Provided passage:

%%

Novel imaging technique for prostate cancer screening developed

Novel imaging technique for prostate cancer screening developed

A group of researchers in two Medical schools, namely the school of Medicine of the University of California San Diego and the school of Medicine of the University of California Los Angeles, conducted a pilot clinical study in order to evaluate a recently developed new type of MRI (magnetic resonance imaging) imaging test, which constitutes the current method of detecting prostate cancer.

The doctors involved in the study have developed an improved type of MRI called restriction spectrum imaging (RSI-MRI). Twenty patients in total, diagnosed with prostate cancer, were scanned by the doctors using the new technique before proceeding to the surgical procedure of radical prostatectomy.

The researchers compared the two scanning methods and they found that the new technique is more accurate in detecting tumours as well as in detecting extraprostatic extension of the disease.

%%

Record excerpts:
%%

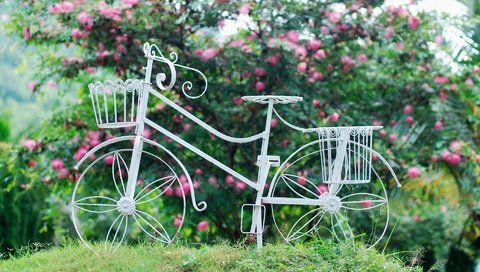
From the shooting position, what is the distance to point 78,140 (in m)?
7.70

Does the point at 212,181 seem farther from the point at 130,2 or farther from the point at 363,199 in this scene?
the point at 130,2

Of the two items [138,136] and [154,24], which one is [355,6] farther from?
[138,136]

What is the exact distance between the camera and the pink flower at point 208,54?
7.35 m

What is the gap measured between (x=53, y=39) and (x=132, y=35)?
2.45ft

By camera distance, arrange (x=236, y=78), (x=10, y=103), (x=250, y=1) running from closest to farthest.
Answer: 1. (x=250, y=1)
2. (x=236, y=78)
3. (x=10, y=103)

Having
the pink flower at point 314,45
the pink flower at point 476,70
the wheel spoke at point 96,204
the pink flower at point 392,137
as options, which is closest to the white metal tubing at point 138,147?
the wheel spoke at point 96,204

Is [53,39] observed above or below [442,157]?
above

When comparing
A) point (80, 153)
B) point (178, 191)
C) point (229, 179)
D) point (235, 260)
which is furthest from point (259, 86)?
point (235, 260)

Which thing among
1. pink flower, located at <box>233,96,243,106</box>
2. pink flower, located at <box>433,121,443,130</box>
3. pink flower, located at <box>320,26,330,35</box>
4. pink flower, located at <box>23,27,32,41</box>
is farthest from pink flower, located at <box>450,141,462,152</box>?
pink flower, located at <box>23,27,32,41</box>

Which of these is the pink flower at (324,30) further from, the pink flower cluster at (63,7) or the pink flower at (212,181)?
the pink flower cluster at (63,7)

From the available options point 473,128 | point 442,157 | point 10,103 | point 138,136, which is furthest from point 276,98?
point 10,103

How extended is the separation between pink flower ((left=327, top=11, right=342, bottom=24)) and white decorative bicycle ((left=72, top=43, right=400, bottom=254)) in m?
1.00

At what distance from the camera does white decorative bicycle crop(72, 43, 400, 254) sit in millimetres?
5270

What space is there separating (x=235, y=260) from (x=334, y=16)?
2951 mm
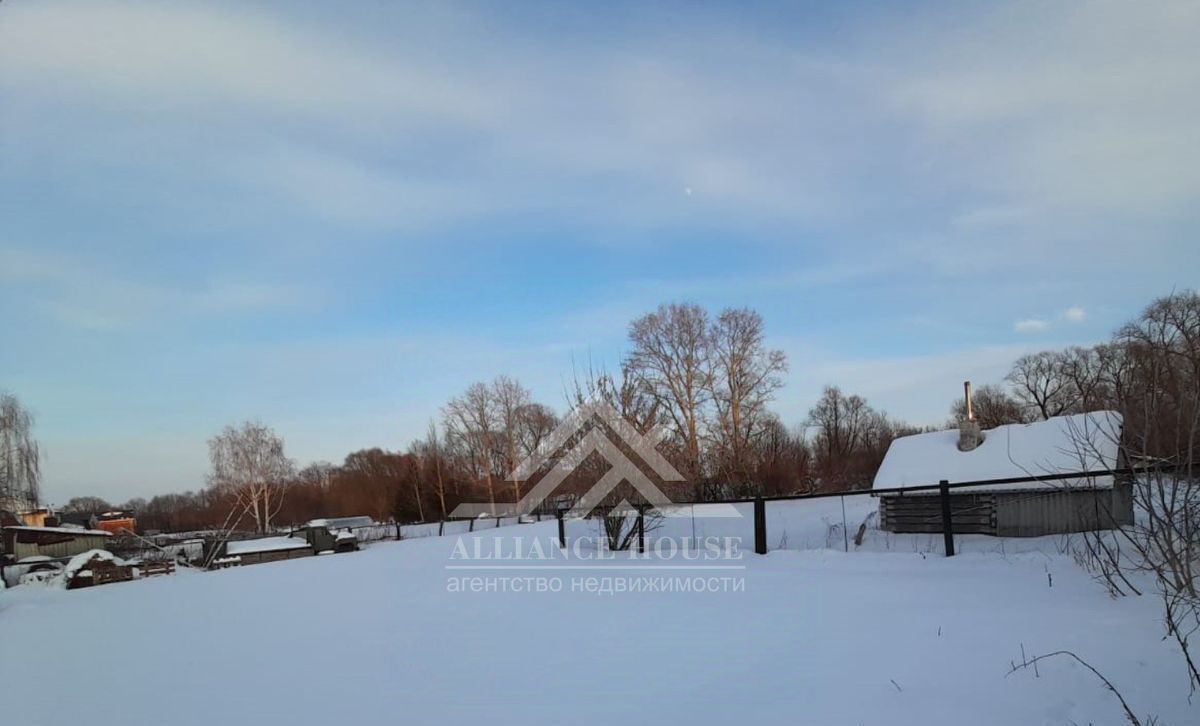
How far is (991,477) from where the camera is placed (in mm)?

%%

Retype the stretch of the prostate cancer imaging article above from "The researchers compared" through "of the disease.", copying it word for word.

Solution for this exercise:
The researchers compared the two scanning methods and they found that the new technique is more accurate in detecting tumours as well as in detecting extraprostatic extension of the disease.